El siglo XX presenció unas matanzas masivas organizadas -fascismo y nazismo por un lado y los gulags leninistas y estalinistas por otro- que transformaron nuestra percepción de la condición humana y de la propia historia. Dar un sentido a la muerte violenta organizada es algo que se ha intentado históricamente desde la perspectiva teológica y, a partir de la Revolución Francesa, desde la perspectiva política y del culto a los héroes muertos y a sus monumentos, pero que desde el siglo pasado no ha sido ya nunca suficiente ni consolador.

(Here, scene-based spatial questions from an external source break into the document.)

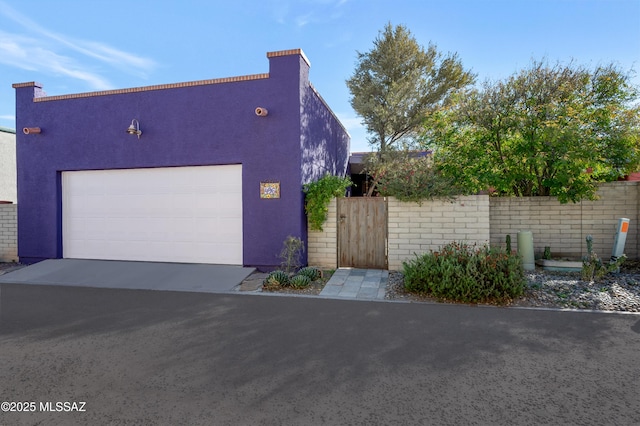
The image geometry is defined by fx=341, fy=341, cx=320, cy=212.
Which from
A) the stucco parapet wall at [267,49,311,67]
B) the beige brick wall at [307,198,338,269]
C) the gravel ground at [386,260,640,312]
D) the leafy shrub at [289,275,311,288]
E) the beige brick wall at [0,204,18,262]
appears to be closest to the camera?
the gravel ground at [386,260,640,312]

Lo que Savater llamó en alguna ocasión «martirologio laico», aludiendo a la vampirización que la sociedad o los políticos hacen de los muertos heroicos y su intento de legitimación, no debe ser aceptado en nuestras sociedades democráticas cuando se convierte tal martirologio en un partidismo que banaliza la muerte y desata una falsa memoria colectiva, que reproduce la vieja espiral de odio y resentimiento. El delicado equilibrio entre la Justicia, la Historia, la memoria y olvido, es un tejido social que, como señaló Umberto Eco, forma parte de una herencia cultural y mental, de mezcla de memorias y olvidos, que es imprescindible para continuar en el futuro.

No podemos recordar todo, minuciosamente, porque enloqueceríamos. Como han señalado tantas veces pensadores actuales como Ricoeur, Kosellek, Eco, Heller, Todorov, Safranski, el olvido (sobre todo «el olvido activo», el que no «cae» sino que se «echa al olvido», como el idioma español matiza sabiamente) forma parte de la memoria. La memoria es una selección que supone un margen de olvido. No solo inconsciente, sino también consciente. Toda memoria es individual, pero cuando se forma el estereotipo de una memoria colectiva, el riesgo de paralización y división de la sociedad puede aumentar espectacularmente. Wole Soyinka, el Nobel africano (1986), decía no hace mucho que si bien la memoria «es fundamental para la Historia... también puede dañar la sociedad... puede ser negativa para proyecciones futuras». Por ello, la Historia hay que dejarla a los historiadores y resistirse a su posible manipulación desde el poder político, siempre con su visión a corto plazo de permanencia por encima de todo. Alimentada tal memoria de «falsos recuerdos» o de recuerdos maniqueos de tipo victimista, no contribuirá al desarrollo de una ciudadanía libre y proyectada hacia el futuro, sino que la paralizará como en el famoso cuadro de Goya, con los dos contendientes enfangados con las estacas. Jorge Semprún, que sabía bien de qué hablaba, después de una profunda exposición sobre la diferencia entre la memoria y la historia, y la historia y la literatura, acababa en una entrevista sobre su libro Veinte años y un día con estas frases: «Me gustaría añadir que es posible que el olvido sea -forme parte- de un procedimiento democrático. Después de la dictadura de los Treinta, se prohibe en Grecia recordar los acontecimientos del pasado. Y el primer artículo del Edicto de Nantes (la primera vez que se reconoce la «necesidad de tolerar»), que termina provisionalmente con las guerras de religión en Francia..., empieza diciendo que está prohibido «rappeler le trouble du passé». Convertir, pues, la memoria en historia -historia abierta, pero historia, no identificación emocional inmediata con los recuerdos subjetivos de cada cual, o peor, con otros manipulados ideológicamente- y dejar descansar y honrar a los muertos, forma parte de nuestra convivencia democrática. Explicar no es exculpar, comprender no es perdonar, pero la explicación y la comprensión son las bases sólidas para seguir adelante.

Carmen Iglesias, catedrática de Historia, miembro de la Real Academia Española y presidenta de Unidad Editoral.